“你还以为走路是世上最简单的事情呢,这些原本是本能的事情实际上做起来有多困难。”她继续说,“而吃,吃也是一样的。说话也是。还有爱。这些东西都可以很难。”--摘自<The unlikely pilgrimage of Harold fry >
你把那个故事读完了吗
2017年5月25日下午三点多的时候, 我到了要下的地铁站。 从包包里摸出地铁卡,伴随着英文和阿拉伯语的报站声, 刷卡,滴滴, 我又把卡放回了包包里,后来想想还是放到钱包里, 主要是我经常忘记带地铁卡,确切地说是忘记把它从这个包换到另一个包。 女孩子都喜欢各种各样的包,喜欢就买,但我一般都不乱买。钱包是出门必带,如果连钱包都忘记了,说明日子过得太好,被人一直打点着。我们经常重复性地强调一个动作,惯性里就不会忘记了,就像一个人对你好, 你对一个人经常的想念, 就像中毒一样会不由自主地依赖。
地铁站里的人看上去都很匆忙地往我不知道的地方驶去,去到下一刻匆忙的未来,换另一个我不知道的地点继续匆忙,那不关我的事。 我宁愿做那个抬头挺胸慢行的步行者。为何如此匆忙?自动电梯上也有人对你说声抱歉然后与你擦身而过,享受整个下班后缓慢放松的过程吧,我对时间的流逝的理解是就像自动电梯自下而上从一个角度(斜度)缓行。黑夜会悄悄降临, 也许好多人也会在此刻如我想念他们般想念我。
我一直对自己说要把这一切写下来, 我默念了好几次,写下来写下来。就怕自己会像以前一样今天一过就过了, 什么也没有留下, 就连文字都没有留下。什么都可以消失, 美貌,记忆, 天上的飞机,一闪而过的某些事某些人的面孔。当然, 现在所记录的这些东西, 也许以后也不会翻看了吧。
写下这些。

### 给定材料
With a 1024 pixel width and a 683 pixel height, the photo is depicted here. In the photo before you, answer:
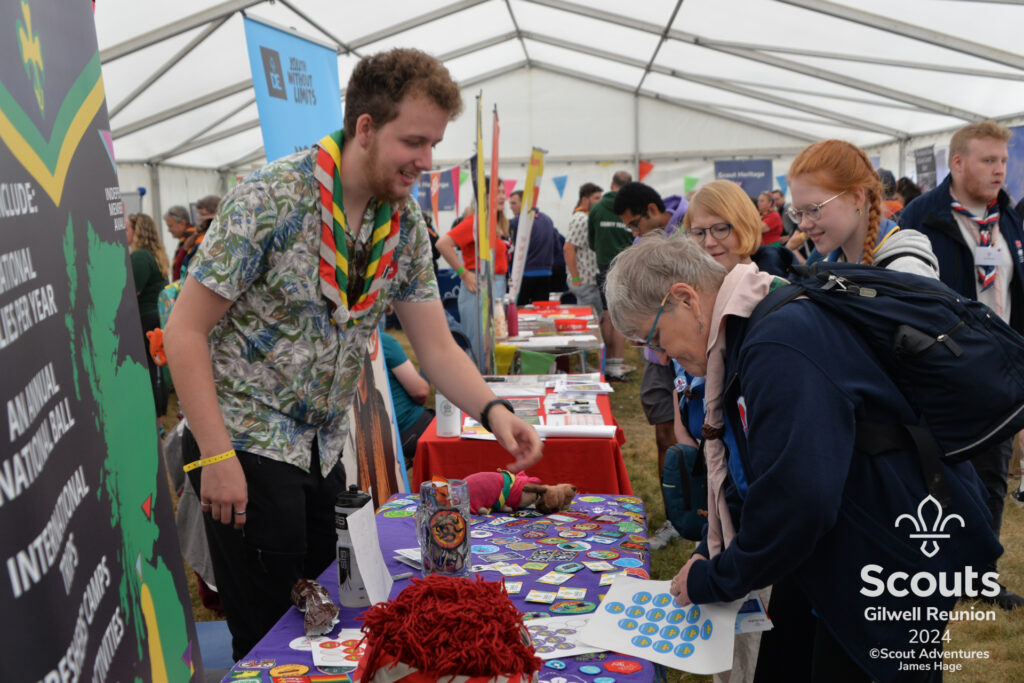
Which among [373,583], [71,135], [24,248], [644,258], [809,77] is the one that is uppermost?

### 任务列表
a) 在这篇地铁随笔中,作者是在哪一天、大约什么时候到达要下的地铁站的?
b) 请从这篇地铁随笔的最后一句往下续写。

### 最终答案
a) 2017年5月25日下午三点多。

b)
在大约半个小时之前,我在地铁上碰上了一个菲律宾妈妈领着一个穿着红裙漂亮的小女孩儿,大约三岁这样。小女孩儿双手拿着一个有着非常可爱的绿色的保护壳ipad.我这次坐地铁比较幸运有人下车我正好站在旁边看书,后来她下车我就坐下来了。坐下来之前刚刚挂完公司同事打来电话问我为何共享文件软件看完没有Check -in ? 问我要我账号密码办理。我强调我已经checked in 了,请再次确认以后再打电话过来。
后来同事发信息过来说是当时系统没有工作,一切going Well.我回复了一个’’I see.’’
这还是我加入这个公司团队三个月后下班接到的第一个工作电话,值得纪念一下。
话说我看到这么漂亮的小朋友就多看了一眼,然后对她妈妈说你要不要坐,准备让座,她妈妈说不用不用,我旁边那位也问那位小朋友要不要坐下来, 后来小朋友坐到了我们中间---我们挪出的间隙。
小朋友跟那位穿着高跟鞋带着墨镜穿着绿色裙子的一位美女搭讪, 她说:你的裙子和我这个颜色一样,都是绿色的,说着指了指她手里的Ipad。因为她声音很小,那位绿衣美女蹲下来和她说话。
她妈妈对她说,你看,宝贝,那是你最爱的颜色哦。你喜欢不喜欢。我觉得这位妈妈很有意思, 她赞同她女儿的审美, 鼓励她女儿与陌生人搭讪聊天,并且和我们的互动都很好。
小朋友每到一站都会问她妈妈, 我们到了吗,我们到了吗?
她妈妈说你知道自己要在哪一站下吗?每到一站都会笑着问,后来和我们说其实小朋友不知道自己将在哪一站下。小朋友在坐了几站之后站了起来说妈妈我要牵着你的手, 有几次车摇晃得厉害,她伸手问绿衣美女说我可以牵你的手吗?我偶尔会抬起头停止看书看着她们,她们三人牵着手站着。小朋友见我看着书,凑过来问我,我可以看你的书吗,你在看什么?
“一个老人在路上独行的故事。你看过什么故事?”我问。
她说:“美女和野兽。”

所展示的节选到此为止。